In 1859 the New York Tribune described the place where the US Supreme Court was situated as a “Potato hole of a place…  A queer room of small dimensions”. In fact the judges sitting on the bench often felt that they had better things to do than hear arguments. It is interesting to note that even when the seminal case of Marbury v. Madison was argued in 1803, only 3 of the Court’s 6 Judges bothered to attend. In two centuries the US Supreme Court like other constitutional courts assumed significant say in the governance of the nation.

Appointing Supreme Court Judges is high on the agenda of the President. It is a contentious exercise. Every vote on the bench turns the scales from left to right, from conservative to liberal or vice versa. It assumes importance because several landmark decisions are split 5:4. The narrow margin victory or defeats has made the appointments an even more contentious exercise.

One Judge or one Chief Justice can make all the difference. Chief Justice John Marshall wrote opinions in 519 out of 1215 cases decided during his tenure. His intellectual grip on his fellow justices was so complete that he had to dissent only once during his entire tenure.  To use Lawrence H Tribe “and ideological outlook on the court normally will not carry the day. But his legacy can influence an entire era.

DISSAPOINTING THE PRESIDENT

There is a convenient myth that the President is surprised by the rulings made by his nominee on the bench. This is often far from the truth in most cases judges appointed by President more or less following the political philosophy which won him the place of the court.  There have been exceptions. For instance Oliver Wendell Holmes Jr. criticized the anti-trust policies of Teddy Roosevelt. Roosevelt is supposed to have remarked “I could carve out of a banana a judge with more backbone than that”.
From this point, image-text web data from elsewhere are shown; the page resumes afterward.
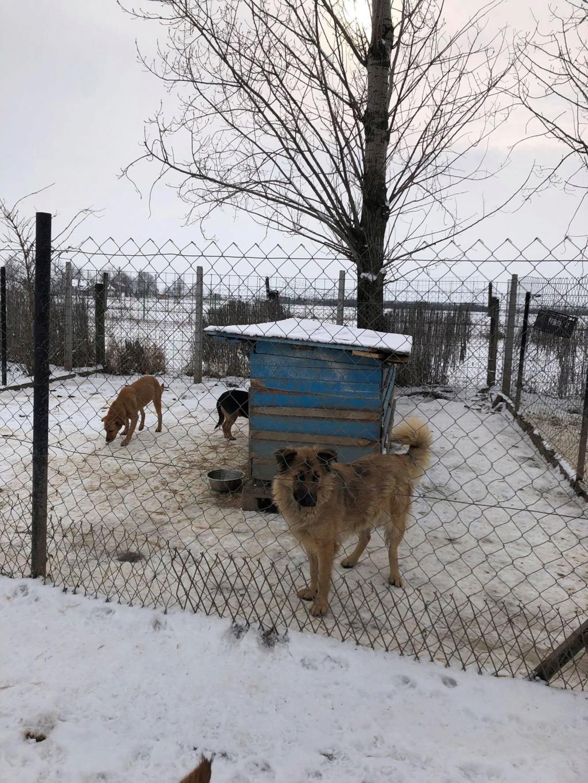 SERBIE - Refuge Bella - Arrivée du 13 janvier 2019 - Page 3 50240910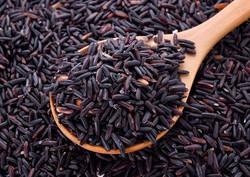 organic-black-rice-500x500_500x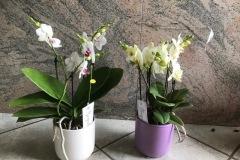 phalaenopsis-boquetto-v12-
President Dwight Eisenhoer’s appointments deeply disappointed the President. Expecting a conservative Court he appointed Chief Justice Earl Warren and Justice William Brennan Jr. who thereafter dominated the court for decades with liberal opinions.  Earl Warren left a body of case law to Transform America, on segregate of raises (Brown v. Board of Education) on custodial rights (Miranda v. Alzona) to name a few.
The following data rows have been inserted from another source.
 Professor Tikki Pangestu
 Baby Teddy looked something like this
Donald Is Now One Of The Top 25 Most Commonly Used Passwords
On being asked if he had made any mistakes, he replied, “yes, two, and they are both sitting on the Supreme Court”. The 5:4 decision are the norm. Be it the case relating to affirmative action in University of California versus Bakke or the President’s power to ban travel to Cuba in Regan v. Wald. Richard Nixon found three of his appointees on the Supreme Court deserting him when he was directed  to turn over the Watergate tapes to a Federal Court.

ABRHAM LINCON

Even Abrham Lincoln very carefully nominated the four Judges of the Supreme Court. Abraham Lincoln was waging an unprecedented civil war to preserve the Union.  The test of the President’s power to wage war came up in the Prize Cases which is still the leading decision on the President’s power to wage war. Lincoln’s naval blockade of the southern ports was challenged as unconstitutional.  He did not seek congressional sanction for his war on the confederate states. For that would recognize them as a State. In a narrow 5-4 margin the U.S. Supreme Court upheld the naval blockade constitutional.

SENATE AS A CHECK

Senate is a check on mediocrity and cronyism. It is check on the President. Senate represents the diversity in the 50 odd states of the US.  Senate had least hesitation  in turning down President’s  Truman’s nominee, Attorney General, Tom Clark who was considered “second rate political hack who has known what backs to slap and when”.
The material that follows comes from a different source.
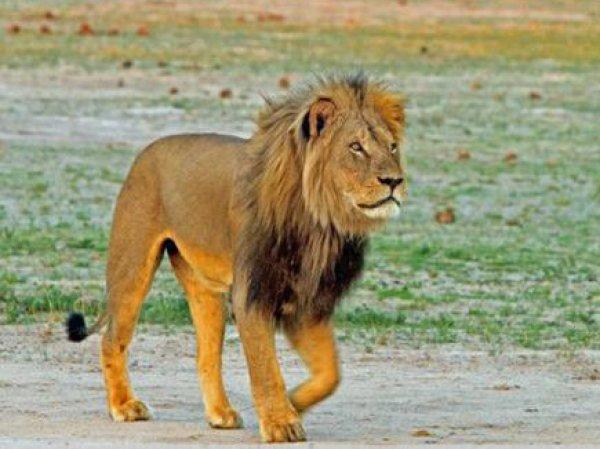 В Зимбабве браконьеры убили брата знаменитого льва Сесила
The Senate Confirmation hearings invariably devote a significant portion of its time to unraveling the mind of the nominee’s judicial philosophy and his views on the constitutional commands.  Because ultimately all judging is determined by his bias.

If Barrack Obama succeeded in appointing Merrick Garland, the U.S. Supreme Court today would have perhaps held very different views on swinging in a different direction.

The President’s appointment carries on his legacy often times into the decades which follow.  Nixon’s nominee Rehnquist spent 33 years in the court and 11 years as Chief Justice.  Donald Trump may or may not survive a second term, but his nominee Neil Grosuch now aged 50 will influence the court for the next two decades towards a predictable conservative agenda.

Santosh Paul is an advocate at   Supreme Court of India

[The opinions expressed in this article are the personal opinions of the author. The facts and opinions appearing in the article do not reflect the views of LiveLaw and LiveLaw does not assume any responsibility or liability for the same]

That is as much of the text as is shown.